* START Source material *
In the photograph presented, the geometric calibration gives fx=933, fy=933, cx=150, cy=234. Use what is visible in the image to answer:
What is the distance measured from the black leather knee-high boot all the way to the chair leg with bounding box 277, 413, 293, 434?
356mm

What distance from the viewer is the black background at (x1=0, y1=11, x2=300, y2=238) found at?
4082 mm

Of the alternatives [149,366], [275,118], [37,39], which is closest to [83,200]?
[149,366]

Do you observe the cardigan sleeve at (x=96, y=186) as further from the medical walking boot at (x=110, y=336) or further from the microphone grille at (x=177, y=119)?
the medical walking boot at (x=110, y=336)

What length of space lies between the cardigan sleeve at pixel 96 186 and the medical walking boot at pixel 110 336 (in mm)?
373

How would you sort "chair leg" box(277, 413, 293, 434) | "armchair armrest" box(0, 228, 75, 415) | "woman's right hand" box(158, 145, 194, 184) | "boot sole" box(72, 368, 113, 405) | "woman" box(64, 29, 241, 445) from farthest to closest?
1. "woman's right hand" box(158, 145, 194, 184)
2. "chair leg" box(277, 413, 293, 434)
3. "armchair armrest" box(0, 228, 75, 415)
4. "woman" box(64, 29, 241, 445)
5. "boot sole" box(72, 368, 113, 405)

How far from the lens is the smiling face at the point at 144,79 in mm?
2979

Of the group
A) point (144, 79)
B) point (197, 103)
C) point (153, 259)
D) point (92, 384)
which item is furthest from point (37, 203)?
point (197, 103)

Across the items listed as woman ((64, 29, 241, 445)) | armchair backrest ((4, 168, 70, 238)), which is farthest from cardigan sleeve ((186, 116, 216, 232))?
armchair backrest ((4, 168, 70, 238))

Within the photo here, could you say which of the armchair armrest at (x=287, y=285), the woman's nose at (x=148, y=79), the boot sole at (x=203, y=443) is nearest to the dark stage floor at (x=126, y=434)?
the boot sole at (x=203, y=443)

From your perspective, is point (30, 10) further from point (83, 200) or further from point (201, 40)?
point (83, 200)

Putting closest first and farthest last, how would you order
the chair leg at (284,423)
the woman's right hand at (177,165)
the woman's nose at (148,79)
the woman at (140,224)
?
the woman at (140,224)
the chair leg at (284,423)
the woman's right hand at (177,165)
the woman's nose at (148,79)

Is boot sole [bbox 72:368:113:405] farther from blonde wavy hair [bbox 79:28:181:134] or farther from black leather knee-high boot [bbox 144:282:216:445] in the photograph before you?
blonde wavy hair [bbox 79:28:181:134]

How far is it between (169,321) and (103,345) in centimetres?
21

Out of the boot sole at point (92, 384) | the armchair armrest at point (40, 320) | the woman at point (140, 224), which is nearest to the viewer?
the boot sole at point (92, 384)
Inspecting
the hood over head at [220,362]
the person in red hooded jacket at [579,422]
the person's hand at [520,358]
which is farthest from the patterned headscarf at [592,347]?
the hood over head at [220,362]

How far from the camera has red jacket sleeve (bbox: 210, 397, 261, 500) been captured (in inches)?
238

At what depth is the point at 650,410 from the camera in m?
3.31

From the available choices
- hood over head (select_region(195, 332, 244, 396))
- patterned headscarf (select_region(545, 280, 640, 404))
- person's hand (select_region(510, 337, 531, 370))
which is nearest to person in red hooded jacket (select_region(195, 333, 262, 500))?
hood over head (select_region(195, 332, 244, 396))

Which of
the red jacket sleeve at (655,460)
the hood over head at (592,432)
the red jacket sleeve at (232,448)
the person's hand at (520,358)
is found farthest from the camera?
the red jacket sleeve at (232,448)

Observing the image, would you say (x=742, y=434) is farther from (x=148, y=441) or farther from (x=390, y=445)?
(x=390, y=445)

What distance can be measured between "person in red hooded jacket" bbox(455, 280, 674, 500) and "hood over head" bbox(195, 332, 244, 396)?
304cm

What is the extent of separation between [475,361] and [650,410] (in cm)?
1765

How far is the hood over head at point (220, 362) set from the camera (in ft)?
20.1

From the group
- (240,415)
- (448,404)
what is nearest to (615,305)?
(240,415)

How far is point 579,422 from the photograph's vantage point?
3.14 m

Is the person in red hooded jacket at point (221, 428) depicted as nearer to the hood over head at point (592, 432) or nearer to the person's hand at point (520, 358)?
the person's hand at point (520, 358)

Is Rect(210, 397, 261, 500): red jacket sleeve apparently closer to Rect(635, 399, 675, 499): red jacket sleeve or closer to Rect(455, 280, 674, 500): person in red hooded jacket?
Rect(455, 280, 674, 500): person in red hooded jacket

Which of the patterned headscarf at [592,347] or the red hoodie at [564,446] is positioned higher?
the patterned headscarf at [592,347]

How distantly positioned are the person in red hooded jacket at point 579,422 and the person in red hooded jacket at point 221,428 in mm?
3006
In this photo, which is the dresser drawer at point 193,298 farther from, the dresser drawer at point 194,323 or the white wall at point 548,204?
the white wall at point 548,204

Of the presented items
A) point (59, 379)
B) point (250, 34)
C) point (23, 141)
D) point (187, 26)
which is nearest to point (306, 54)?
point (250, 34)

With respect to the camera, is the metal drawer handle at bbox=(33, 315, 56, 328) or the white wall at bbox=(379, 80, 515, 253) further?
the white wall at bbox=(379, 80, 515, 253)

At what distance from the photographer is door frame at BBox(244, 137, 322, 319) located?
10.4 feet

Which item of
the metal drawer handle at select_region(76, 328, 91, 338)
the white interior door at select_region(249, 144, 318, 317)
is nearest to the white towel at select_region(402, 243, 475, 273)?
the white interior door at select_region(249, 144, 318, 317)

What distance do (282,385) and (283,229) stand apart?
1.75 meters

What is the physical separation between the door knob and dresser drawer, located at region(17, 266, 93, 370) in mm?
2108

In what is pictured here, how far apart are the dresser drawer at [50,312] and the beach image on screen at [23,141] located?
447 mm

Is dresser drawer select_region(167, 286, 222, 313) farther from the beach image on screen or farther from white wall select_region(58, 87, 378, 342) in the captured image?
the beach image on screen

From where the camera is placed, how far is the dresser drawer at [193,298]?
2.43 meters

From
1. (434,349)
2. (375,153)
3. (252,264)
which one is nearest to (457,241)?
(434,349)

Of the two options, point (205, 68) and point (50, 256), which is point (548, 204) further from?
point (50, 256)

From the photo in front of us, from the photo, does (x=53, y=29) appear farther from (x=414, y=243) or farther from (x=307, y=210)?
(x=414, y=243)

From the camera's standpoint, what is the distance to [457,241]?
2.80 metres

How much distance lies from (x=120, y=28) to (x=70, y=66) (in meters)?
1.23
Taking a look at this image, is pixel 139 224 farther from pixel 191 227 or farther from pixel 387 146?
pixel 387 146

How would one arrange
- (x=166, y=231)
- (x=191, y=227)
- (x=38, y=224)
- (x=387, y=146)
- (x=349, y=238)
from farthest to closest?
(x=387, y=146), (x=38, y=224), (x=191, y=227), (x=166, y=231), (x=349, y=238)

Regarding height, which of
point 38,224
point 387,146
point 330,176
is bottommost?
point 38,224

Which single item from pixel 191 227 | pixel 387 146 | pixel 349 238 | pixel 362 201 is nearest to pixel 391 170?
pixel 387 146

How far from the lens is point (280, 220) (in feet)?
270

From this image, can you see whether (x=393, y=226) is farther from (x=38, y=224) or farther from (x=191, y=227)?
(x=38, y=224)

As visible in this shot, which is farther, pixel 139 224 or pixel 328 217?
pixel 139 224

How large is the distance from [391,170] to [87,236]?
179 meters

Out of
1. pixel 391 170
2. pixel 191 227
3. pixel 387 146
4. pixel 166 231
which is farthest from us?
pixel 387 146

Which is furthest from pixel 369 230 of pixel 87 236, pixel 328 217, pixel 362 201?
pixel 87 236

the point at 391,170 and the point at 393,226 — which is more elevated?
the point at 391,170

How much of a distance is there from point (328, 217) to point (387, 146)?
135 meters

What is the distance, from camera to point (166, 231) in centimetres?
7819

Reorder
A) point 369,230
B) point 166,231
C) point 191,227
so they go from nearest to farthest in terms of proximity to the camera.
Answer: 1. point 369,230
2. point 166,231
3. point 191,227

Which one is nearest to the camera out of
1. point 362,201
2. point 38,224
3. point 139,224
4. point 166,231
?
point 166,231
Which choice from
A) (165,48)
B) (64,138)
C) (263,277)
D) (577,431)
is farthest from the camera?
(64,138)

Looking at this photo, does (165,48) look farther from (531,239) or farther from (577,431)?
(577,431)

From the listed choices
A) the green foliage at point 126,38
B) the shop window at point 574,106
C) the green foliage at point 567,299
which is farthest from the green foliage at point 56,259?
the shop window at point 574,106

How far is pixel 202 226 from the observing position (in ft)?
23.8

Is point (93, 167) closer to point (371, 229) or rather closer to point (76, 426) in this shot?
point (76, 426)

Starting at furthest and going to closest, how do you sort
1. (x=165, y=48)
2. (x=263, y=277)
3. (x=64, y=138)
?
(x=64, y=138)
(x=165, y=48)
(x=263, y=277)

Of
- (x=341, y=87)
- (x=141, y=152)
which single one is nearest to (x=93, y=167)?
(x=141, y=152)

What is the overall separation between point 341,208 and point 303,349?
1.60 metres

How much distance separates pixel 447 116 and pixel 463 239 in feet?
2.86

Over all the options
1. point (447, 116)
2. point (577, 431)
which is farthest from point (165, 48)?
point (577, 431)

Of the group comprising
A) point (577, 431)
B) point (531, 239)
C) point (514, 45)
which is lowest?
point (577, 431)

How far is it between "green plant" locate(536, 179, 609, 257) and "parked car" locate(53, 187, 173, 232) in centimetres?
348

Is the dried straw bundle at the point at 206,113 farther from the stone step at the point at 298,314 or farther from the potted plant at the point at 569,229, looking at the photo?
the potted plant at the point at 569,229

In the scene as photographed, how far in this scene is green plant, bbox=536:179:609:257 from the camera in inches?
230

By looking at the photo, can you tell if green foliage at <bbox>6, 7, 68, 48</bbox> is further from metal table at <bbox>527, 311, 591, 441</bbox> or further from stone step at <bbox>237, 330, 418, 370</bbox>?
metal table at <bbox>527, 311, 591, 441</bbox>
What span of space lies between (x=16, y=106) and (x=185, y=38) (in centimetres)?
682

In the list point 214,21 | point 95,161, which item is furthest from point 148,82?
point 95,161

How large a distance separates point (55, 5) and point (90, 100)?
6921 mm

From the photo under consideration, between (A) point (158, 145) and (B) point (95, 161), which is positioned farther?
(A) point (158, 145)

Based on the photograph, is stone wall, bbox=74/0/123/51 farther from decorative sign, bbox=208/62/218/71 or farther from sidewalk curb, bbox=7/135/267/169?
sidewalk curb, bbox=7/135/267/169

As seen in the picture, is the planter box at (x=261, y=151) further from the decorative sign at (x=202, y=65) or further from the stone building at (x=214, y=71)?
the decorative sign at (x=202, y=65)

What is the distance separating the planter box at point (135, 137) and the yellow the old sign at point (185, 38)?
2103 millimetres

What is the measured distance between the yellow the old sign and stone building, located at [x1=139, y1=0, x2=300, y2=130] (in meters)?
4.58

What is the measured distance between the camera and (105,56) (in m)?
* END Source material *
Given exercise:
Extract each line of the data above that contains the string "green", and reproduce those lines unchanged.

Answer:
A) the green foliage at point 126,38
C) the green foliage at point 567,299
which is farthest from the green foliage at point 56,259?
How far is it between "green plant" locate(536, 179, 609, 257) and "parked car" locate(53, 187, 173, 232) in centimetres?
In the scene as photographed, how far in this scene is green plant, bbox=536:179:609:257 from the camera in inches?
By looking at the photo, can you tell if green foliage at <bbox>6, 7, 68, 48</bbox> is further from metal table at <bbox>527, 311, 591, 441</bbox> or further from stone step at <bbox>237, 330, 418, 370</bbox>?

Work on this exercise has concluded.